*Consigne de l'exercice*: Recopiez les lignes allant de celle qui contient « Taking a look » jusqu'à la fin des entrées en remplaçant « beige exterior wall » par « cream exterior wall », sans rien modifier d'autre.
§ §
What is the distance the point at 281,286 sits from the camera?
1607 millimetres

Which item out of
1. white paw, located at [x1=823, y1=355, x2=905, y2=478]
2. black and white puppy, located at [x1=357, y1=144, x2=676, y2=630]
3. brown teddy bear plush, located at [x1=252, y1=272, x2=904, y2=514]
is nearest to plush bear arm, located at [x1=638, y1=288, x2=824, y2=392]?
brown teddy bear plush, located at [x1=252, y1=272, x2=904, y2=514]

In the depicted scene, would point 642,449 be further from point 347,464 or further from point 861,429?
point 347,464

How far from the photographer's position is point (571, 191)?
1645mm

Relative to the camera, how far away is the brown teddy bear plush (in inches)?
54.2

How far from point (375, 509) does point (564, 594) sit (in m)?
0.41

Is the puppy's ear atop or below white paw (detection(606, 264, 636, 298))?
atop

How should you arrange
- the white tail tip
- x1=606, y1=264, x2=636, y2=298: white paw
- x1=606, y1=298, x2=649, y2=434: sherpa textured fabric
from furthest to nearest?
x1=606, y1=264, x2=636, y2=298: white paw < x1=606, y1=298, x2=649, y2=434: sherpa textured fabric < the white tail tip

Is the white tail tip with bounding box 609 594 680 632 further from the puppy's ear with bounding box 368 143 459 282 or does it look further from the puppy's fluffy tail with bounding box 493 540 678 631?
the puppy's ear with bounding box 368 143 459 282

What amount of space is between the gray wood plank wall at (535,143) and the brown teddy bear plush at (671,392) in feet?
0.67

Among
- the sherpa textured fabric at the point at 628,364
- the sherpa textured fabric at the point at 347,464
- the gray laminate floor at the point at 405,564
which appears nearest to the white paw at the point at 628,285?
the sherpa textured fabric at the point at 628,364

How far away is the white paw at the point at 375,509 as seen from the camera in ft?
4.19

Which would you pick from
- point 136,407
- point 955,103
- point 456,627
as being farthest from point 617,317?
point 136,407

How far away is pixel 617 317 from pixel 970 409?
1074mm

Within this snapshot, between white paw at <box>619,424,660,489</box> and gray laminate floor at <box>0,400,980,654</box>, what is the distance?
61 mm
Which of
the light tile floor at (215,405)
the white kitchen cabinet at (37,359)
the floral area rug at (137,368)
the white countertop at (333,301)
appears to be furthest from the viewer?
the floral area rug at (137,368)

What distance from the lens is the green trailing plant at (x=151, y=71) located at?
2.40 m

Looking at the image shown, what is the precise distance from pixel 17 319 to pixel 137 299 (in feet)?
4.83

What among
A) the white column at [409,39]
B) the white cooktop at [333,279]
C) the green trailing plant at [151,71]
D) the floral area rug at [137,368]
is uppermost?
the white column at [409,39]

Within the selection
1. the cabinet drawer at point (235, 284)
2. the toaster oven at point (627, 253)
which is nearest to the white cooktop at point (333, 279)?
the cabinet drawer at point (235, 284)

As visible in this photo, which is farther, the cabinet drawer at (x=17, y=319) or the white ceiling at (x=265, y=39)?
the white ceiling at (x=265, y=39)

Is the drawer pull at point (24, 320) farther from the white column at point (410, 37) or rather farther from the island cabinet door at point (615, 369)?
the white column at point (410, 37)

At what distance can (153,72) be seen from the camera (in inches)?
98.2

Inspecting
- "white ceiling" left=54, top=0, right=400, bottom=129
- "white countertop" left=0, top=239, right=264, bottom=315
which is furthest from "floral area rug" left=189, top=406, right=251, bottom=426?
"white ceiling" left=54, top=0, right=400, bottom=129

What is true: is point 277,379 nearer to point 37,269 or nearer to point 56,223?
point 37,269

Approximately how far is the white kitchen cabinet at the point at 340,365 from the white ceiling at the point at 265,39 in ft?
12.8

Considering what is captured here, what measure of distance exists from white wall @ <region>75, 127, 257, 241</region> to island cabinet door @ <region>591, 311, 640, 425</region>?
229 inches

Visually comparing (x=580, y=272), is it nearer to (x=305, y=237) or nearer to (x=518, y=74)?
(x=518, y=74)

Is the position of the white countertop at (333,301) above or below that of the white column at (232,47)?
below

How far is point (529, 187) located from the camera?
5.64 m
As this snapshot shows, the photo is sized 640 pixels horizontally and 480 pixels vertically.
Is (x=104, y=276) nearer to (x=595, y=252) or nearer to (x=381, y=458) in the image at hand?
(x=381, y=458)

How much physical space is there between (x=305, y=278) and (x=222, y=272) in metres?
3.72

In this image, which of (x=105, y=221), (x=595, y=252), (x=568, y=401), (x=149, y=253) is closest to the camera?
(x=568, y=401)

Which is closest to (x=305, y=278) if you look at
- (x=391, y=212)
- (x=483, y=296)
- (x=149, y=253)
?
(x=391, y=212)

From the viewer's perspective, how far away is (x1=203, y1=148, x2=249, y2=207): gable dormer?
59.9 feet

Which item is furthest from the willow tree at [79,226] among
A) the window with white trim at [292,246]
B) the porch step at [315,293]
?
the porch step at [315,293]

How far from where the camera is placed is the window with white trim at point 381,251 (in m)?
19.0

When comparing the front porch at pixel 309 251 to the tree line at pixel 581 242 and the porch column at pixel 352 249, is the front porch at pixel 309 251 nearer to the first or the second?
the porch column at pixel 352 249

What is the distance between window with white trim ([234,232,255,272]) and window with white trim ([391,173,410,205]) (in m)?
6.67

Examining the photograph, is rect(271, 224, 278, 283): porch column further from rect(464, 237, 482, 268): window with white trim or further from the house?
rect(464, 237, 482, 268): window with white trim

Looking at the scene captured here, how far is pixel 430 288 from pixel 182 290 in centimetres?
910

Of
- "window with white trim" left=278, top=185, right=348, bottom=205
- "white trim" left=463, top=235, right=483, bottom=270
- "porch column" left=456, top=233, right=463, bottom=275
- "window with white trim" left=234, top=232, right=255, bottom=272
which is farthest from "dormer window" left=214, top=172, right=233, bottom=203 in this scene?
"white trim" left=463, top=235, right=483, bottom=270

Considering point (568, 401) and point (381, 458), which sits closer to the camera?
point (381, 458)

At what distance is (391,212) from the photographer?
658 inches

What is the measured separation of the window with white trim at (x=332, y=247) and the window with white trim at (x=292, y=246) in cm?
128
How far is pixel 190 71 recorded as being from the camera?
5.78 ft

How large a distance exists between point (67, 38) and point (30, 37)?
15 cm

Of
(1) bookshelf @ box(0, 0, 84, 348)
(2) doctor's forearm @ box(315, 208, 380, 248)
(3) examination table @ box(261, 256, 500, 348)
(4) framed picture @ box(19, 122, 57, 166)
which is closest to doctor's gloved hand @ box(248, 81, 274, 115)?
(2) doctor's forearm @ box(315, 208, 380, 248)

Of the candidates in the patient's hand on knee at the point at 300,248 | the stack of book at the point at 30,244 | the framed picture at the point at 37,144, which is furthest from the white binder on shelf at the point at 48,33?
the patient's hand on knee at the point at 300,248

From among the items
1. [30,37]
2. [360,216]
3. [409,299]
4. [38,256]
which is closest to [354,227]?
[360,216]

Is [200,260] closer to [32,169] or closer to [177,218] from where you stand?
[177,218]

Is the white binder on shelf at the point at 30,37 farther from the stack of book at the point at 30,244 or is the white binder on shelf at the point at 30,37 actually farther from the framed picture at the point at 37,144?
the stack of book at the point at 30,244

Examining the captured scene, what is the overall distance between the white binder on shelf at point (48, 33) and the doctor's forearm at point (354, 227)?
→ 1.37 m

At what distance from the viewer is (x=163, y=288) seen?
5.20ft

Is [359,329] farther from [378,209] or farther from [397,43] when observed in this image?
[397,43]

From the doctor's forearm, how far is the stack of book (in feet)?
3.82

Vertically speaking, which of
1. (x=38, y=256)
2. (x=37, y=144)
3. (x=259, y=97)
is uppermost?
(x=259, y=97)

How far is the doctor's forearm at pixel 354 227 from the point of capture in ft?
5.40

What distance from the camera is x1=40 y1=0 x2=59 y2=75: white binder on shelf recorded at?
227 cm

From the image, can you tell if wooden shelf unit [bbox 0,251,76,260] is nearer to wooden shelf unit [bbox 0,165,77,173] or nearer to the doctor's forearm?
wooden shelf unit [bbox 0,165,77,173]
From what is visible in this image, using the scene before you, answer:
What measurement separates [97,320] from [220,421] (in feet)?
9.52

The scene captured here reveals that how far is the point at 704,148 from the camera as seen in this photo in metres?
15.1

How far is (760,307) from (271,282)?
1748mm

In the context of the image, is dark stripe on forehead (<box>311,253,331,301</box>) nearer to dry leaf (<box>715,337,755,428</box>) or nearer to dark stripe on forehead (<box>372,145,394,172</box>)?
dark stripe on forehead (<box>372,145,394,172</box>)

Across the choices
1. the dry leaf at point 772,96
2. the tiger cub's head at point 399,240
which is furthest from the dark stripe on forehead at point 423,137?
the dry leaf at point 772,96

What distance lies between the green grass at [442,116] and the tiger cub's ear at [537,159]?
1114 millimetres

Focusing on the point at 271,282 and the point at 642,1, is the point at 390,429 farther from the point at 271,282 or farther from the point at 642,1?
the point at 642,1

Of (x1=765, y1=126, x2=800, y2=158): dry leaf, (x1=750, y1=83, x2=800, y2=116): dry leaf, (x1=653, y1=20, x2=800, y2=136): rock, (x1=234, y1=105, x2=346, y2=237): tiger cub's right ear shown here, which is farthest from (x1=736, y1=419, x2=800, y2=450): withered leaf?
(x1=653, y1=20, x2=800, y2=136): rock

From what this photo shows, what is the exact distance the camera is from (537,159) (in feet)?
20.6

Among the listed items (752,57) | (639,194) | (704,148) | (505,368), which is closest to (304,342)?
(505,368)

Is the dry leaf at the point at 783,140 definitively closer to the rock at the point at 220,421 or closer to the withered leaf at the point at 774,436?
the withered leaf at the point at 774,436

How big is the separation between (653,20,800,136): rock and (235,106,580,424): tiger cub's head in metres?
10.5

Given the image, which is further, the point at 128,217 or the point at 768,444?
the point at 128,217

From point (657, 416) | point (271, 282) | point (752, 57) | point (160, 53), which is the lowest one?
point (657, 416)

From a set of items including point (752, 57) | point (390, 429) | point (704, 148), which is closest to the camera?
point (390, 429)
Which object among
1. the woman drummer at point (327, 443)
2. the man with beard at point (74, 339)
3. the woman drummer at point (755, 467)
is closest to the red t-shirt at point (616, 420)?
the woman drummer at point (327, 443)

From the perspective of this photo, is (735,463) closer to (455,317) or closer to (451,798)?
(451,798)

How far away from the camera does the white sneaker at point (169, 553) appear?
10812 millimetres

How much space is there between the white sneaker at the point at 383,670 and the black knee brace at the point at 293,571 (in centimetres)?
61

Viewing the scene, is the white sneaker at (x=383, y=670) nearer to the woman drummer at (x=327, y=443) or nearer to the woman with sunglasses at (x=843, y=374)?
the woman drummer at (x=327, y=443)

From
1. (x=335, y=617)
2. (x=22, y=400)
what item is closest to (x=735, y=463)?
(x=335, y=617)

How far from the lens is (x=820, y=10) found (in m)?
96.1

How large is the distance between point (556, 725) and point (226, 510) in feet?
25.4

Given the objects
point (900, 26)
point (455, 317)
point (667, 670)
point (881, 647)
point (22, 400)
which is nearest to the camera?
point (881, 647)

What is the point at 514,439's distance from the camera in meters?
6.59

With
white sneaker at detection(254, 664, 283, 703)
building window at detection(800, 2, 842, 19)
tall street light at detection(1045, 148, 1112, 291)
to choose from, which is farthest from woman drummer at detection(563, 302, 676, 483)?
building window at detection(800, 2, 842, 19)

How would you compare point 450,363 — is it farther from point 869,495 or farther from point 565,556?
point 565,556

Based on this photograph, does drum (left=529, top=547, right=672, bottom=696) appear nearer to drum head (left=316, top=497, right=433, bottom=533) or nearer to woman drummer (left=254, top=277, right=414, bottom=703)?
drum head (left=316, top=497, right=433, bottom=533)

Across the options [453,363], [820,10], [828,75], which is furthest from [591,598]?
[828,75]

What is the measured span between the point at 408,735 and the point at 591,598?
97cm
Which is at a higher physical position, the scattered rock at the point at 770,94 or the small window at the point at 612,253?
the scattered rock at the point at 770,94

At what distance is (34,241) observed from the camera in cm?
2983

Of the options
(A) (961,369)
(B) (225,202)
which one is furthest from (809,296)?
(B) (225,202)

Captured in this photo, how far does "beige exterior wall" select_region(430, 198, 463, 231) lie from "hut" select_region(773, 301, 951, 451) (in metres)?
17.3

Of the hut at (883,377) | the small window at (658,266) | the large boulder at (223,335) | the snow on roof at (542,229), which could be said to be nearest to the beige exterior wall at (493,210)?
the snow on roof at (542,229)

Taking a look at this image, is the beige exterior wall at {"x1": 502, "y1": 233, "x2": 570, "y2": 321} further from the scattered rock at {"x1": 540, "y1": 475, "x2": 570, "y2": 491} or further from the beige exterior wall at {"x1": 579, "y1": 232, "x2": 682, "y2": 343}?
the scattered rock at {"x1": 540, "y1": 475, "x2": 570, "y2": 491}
§ §
*Résultat*:
Taking a look at this image, is the cream exterior wall at {"x1": 502, "y1": 233, "x2": 570, "y2": 321} further from the scattered rock at {"x1": 540, "y1": 475, "x2": 570, "y2": 491} or further from the cream exterior wall at {"x1": 579, "y1": 232, "x2": 682, "y2": 343}?
the scattered rock at {"x1": 540, "y1": 475, "x2": 570, "y2": 491}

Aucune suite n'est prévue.